(Input)

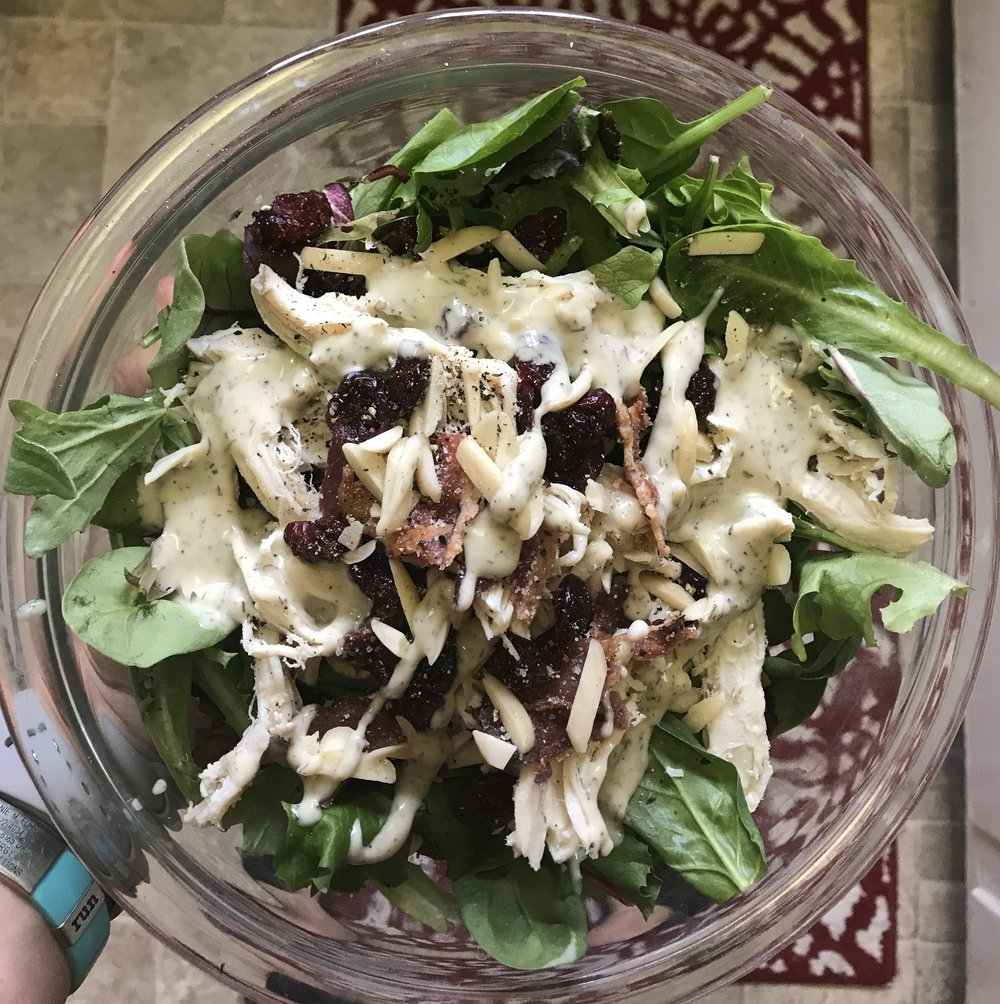 Salad on repeat this summer; mixed green, bacon, dried cranberries and chicken drenched in Tessamae's Creamy Ranch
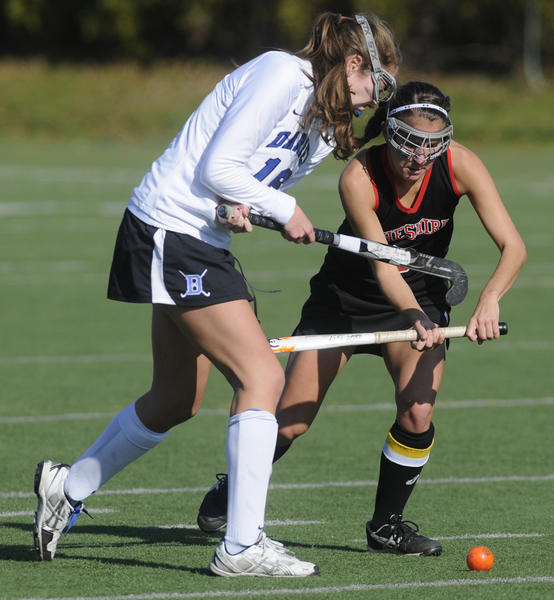 Darien's Maggie Wells, 16, battles  Cheshire's Miranda Garcia, 5, during the second half. The state high school field hockey championships took place Saturday at Cottone Field at Wethersfied High School in Wethersfield.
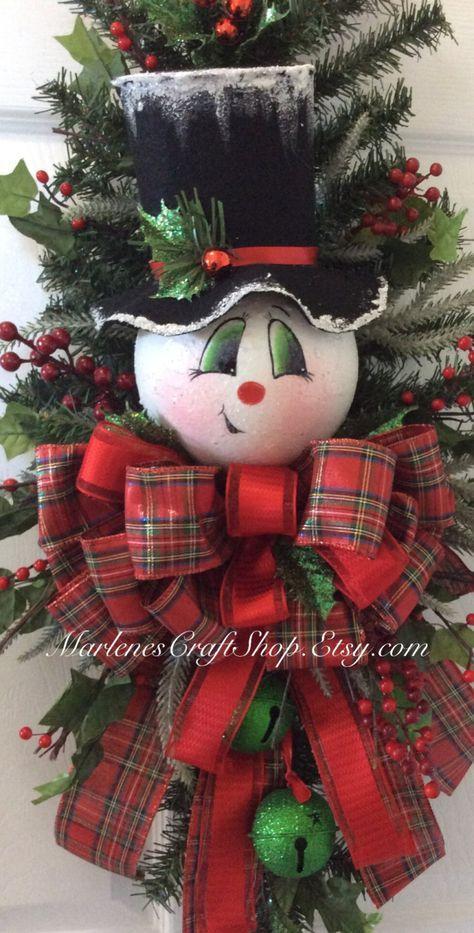 Hier komt Frosty! Hij heeft nogal een grillige uitstraling over hem met zijn krom kleine glimlach ~ ~ ~ hij klaar voor de vakantie! Deze handgeschilderde Snowman deur sawg is versierd met bessen en Plaid lint. Er zijn twee groene jingle bells aangesloten op zijn kraag boog die met de rood en greens coördineren. De rand van zijn hoed is afgestoft met een sparkly besneeuwde afwerking. De metingen zijn ongeveer 34 inches lang en 16 inch breed. Dit is een KLAAR GEMAAKT ITEM…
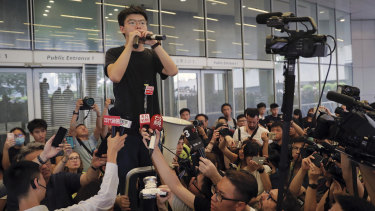 Pro-democracy activist Joshua Wong speaks to protesters near the Legislative Council in Hong Kong on Monday.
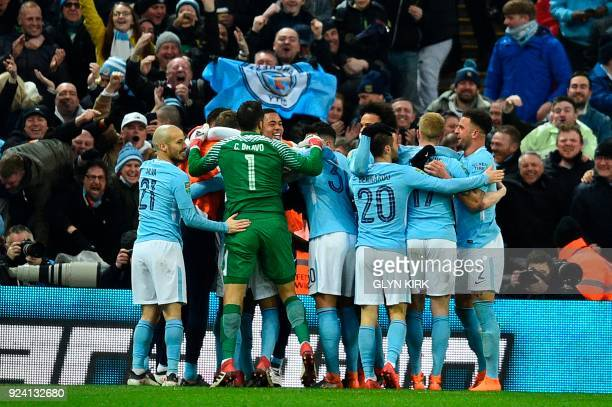 Manchester City's Belgian defender Vincent Kompany celebrates with teammates after scoring their second goal during the English League Cup final...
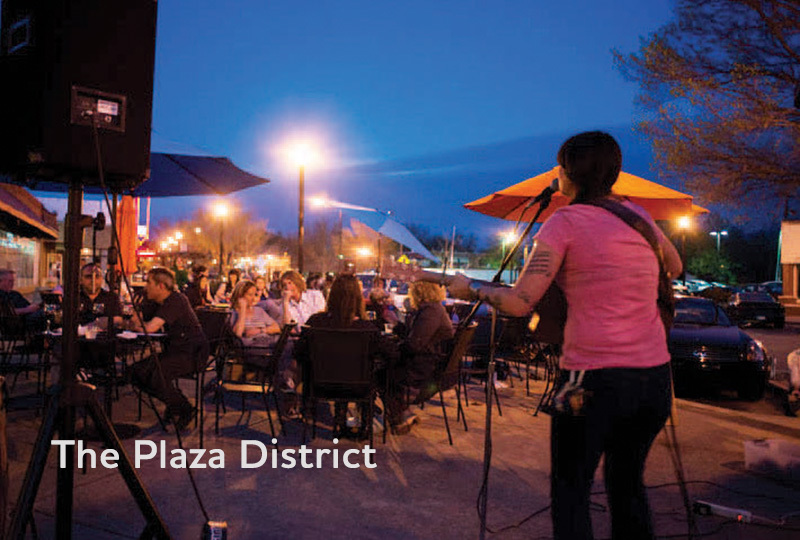 A singer with a guitar performs outdoors in Oklahoma City's Plaza District.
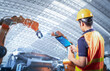 Leinwandbild Motiv Technician or engineer work with robot
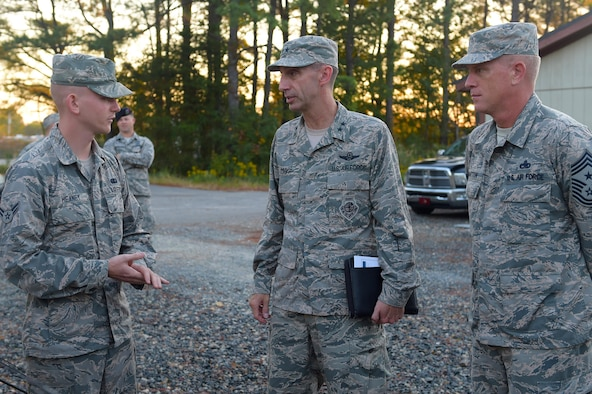 U.S. Air Force Airman 1st Class Alousha Heaney, 633rd Force Support Squadron services journeyman, briefs Maj. Gen. Scott Zobrist, 9th Air Force commander, and Chief Master Sgt. Frank Batten, 9th AF command chief, during a visit at Joint Base Langley-Eusits, Va., Oct. 18, 2016. Heaney showed them a full service single pallet expeditionary kitchen set up for a 633rd Medical Group exercise. (U.S. Air Force photo by Senior Airman Kimberly Nagle)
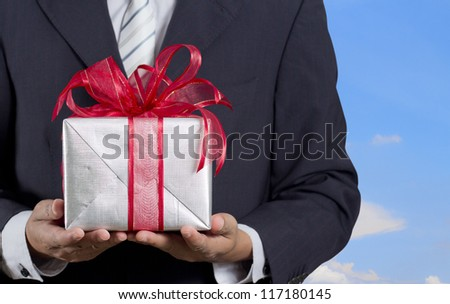Businessman holding gift box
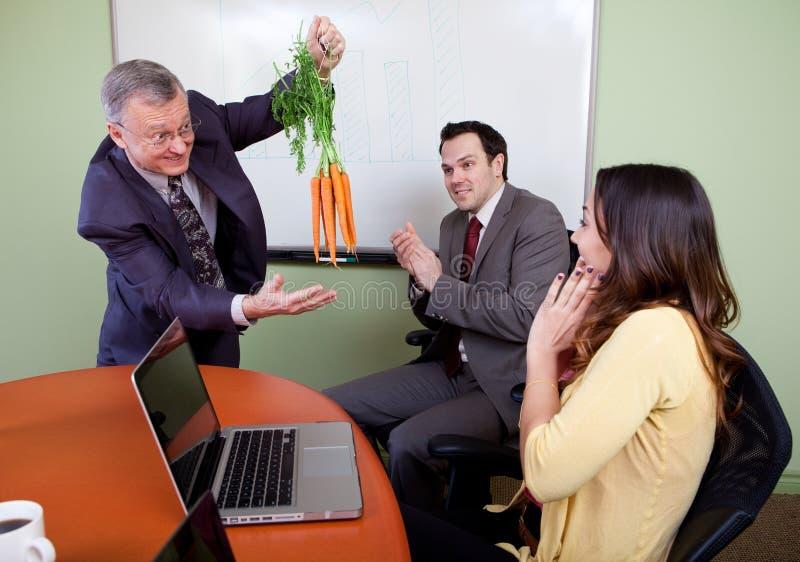 Las zanahorias que cuelgan del gran motivador fotos de archivo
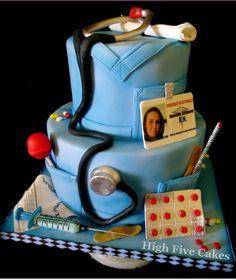 I like some of the details on this nurse cake like the syringe, stethoscope, etc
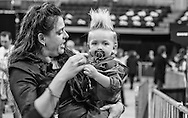Mary Jeffrey, of Bluff Creek, LA holding her 19 month old son Curtis Ray Jeffrey II, a professional baby model whose hair is worn to mimic Trumps at a campaign rally in Baton Rouge, LA for Republican presidential candidate Donald Trump, before he arrives.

(End Input)

§ **What the task requires**:
A verbatim transcription of the listing is expected, with no pictures included.

§ **Response to this task**:
 Salad on repeat this summer; mixed green, bacon, dried cranberries and chicken drenched in Tessamae's Creamy Ranch
 Darien's Maggie Wells, 16, battles  Cheshire's Miranda Garcia, 5, during the second half. The state high school field hockey championships took place Saturday at Cottone Field at Wethersfied High School in Wethersfield.
 Hier komt Frosty! Hij heeft nogal een grillige uitstraling over hem met zijn krom kleine glimlach ~ ~ ~ hij klaar voor de vakantie! Deze handgeschilderde Snowman deur sawg is versierd met bessen en Plaid lint. Er zijn twee groene jingle bells aangesloten op zijn kraag boog die met de rood en greens coördineren. De rand van zijn hoed is afgestoft met een sparkly besneeuwde afwerking. De metingen zijn ongeveer 34 inches lang en 16 inch breed. Dit is een KLAAR GEMAAKT ITEM…
 Pro-democracy activist Joshua Wong speaks to protesters near the Legislative Council in Hong Kong on Monday.
 Manchester City's Belgian defender Vincent Kompany celebrates with teammates after scoring their second goal during the English League Cup final...
 A singer with a guitar performs outdoors in Oklahoma City's Plaza District.
 Leinwandbild Motiv Technician or engineer work with robot
 U.S. Air Force Airman 1st Class Alousha Heaney, 633rd Force Support Squadron services journeyman, briefs Maj. Gen. Scott Zobrist, 9th Air Force commander, and Chief Master Sgt. Frank Batten, 9th AF command chief, during a visit at Joint Base Langley-Eusits, Va., Oct. 18, 2016. Heaney showed them a full service single pallet expeditionary kitchen set up for a 633rd Medical Group exercise. (U.S. Air Force photo by Senior Airman Kimberly Nagle)
Businessman holding gift box
 Las zanahorias que cuelgan del gran motivador fotos de archivo
 I like some of the details on this nurse cake like the syringe, stethoscope, etc
Mary Jeffrey, of Bluff Creek, LA holding her 19 month old son Curtis Ray Jeffrey II, a professional baby model whose hair is worn to mimic Trumps at a campaign rally in Baton Rouge, LA for Republican presidential candidate Donald Trump, before he arrives.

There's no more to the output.